The distribution of food stores illustrates commercial concentration very clearly: while in 2000 there still were about 45.000 stores sized 400 square meters or less, in 2008 this number was nearly cut by half because for large retailers, small sized stores are not economically productive enough. With this development not only do the distances to the next store grow, but also many small stores in villages are left empty, changing the character of many small communities. Small stores and corner shops today have a market share of less than 10 percent. With the rising necessity of mobility in order to access products and services, especially elderly become highly dependent on support. If they do not have it, they are forced to move to where the supply is located. Additionally, communities hit by this development become much less attractive to younger groups and families who then tend to move away as well – leaving what is called “sleeping villages.”
Commercial concentration and rural depopulation interact closely. Statistics show that rural areas are hit by both phenomena far above average. This is because on the one hand population in general is on the decline, leaving mostly elderly people in rural areas, and on the other hand young people and families strive to live in the cities or metropolitan areas due to job opportunities and the outlook of modern urban life. Rural communities in Germany shrunk by two percent in west Germany and seven percent in east Germany between 2003 and 2008. Depopulation rates are higher when there are fewer local supply structures intact. Some areas in Germany even observe declines of up to one third of the population.
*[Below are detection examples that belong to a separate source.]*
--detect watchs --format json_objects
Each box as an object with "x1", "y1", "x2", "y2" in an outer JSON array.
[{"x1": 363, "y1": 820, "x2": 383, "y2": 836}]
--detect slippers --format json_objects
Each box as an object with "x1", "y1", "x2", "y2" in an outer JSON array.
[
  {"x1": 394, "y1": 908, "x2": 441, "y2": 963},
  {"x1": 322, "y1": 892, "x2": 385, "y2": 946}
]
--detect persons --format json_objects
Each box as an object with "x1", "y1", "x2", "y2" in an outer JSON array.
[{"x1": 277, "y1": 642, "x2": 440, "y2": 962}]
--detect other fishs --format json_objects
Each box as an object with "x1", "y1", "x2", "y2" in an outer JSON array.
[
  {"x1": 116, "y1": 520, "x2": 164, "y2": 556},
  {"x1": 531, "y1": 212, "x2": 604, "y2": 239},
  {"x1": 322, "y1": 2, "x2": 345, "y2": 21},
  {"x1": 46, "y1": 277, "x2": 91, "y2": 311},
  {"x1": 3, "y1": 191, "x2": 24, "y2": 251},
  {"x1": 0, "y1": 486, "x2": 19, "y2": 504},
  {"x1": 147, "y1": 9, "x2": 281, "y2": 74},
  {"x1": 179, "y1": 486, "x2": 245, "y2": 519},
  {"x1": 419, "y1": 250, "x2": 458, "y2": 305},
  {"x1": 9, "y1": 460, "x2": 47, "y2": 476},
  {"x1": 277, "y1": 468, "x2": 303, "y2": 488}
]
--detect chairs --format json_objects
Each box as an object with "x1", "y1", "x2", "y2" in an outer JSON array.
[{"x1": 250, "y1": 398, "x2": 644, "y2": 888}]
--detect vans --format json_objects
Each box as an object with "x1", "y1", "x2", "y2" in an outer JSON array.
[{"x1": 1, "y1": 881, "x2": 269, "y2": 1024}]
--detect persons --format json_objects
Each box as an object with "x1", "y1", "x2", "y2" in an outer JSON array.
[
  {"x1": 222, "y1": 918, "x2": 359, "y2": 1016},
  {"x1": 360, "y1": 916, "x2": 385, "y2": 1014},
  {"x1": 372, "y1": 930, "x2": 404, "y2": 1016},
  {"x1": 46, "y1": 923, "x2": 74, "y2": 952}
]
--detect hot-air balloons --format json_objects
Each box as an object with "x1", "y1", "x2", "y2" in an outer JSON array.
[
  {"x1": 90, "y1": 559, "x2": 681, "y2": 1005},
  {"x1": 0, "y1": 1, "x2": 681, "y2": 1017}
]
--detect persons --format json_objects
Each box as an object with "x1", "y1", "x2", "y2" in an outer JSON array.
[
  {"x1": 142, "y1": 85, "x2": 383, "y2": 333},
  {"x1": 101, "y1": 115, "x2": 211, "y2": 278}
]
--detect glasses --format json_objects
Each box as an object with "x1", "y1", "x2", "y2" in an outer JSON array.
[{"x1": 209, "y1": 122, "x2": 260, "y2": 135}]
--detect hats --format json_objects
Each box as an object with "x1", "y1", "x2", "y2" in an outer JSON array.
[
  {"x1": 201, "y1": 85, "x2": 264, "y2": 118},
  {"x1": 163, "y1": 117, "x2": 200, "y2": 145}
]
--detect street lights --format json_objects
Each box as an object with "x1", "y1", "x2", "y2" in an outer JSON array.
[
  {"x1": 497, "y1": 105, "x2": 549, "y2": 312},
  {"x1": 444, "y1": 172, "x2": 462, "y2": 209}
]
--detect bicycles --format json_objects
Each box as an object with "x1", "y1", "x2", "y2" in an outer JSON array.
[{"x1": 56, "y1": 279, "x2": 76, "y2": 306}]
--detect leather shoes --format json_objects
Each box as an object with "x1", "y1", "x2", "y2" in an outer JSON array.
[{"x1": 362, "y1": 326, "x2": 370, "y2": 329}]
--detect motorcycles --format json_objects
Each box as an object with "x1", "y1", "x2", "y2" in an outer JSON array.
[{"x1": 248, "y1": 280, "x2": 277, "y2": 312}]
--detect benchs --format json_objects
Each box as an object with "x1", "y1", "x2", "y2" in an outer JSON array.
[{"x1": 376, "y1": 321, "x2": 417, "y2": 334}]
This interaction is a vicious cycle of a reduction in people, local economies, and attractive job opportunities – leading to negative effects for the local populations and the rural sustainability as a whole. These negative effects include a rise in negative outlooks on the future, loneliness and as a consequence, rising political protectionism in some cases. Statistics vary widely depending on which definitions are used. According to the OECD, 12 percent of Germany’s population lives in rural areas, while Germany itself uses a smaller unit of definition leading to a total of 27 percent of Germany’s population living in rural areas. On average, 25 percent of this population lacks a comprehensive supply structure within less than a 30 minute drive from their homes. At least 31 percent of villages in rural areas struggle with being able to provide supply and services to their communities – or will be in this situation in the near future.
Studies indicate that in communities with up to 5,000 citizens, more than 60 percent seek out a better supply through small retailers. The timing is most opportune for rural areas and villages to innovate and create a new kind of growth for society before the situation deteriorates more for rural areas and populations.
Solution: What is the proposed solution? Please be specific!
DORV (short for “service and local provisioning”) was launched in 2001 in a village of 1,400 when due to commercial concentration and rural depopulation the last bank closed and the village was faced with an irreversible decline. Heinz Frey realized that the reinvigoration of small villages would only work if community members worked together, took ownership and found an innovative way to create a holistic local supply situation that meets their local needs and allows them to stay in their local environments.
Within three years, Heinz Frey has brought together the financial and engagement resources as well as the best practices from many other places to create the first DORV center. It is the first applied concept that combines what has so far not interacted: essential food and fresh produce (sourced from the closest still existing independent baker, butcher and local farmer) with services such as communication, postal and car registration services as well as medical and social services through scheduled consultation hours. This way, a DORV center becomes a community owned and organized hub for village life and supply, also serving as meeting point and facility for cultural events.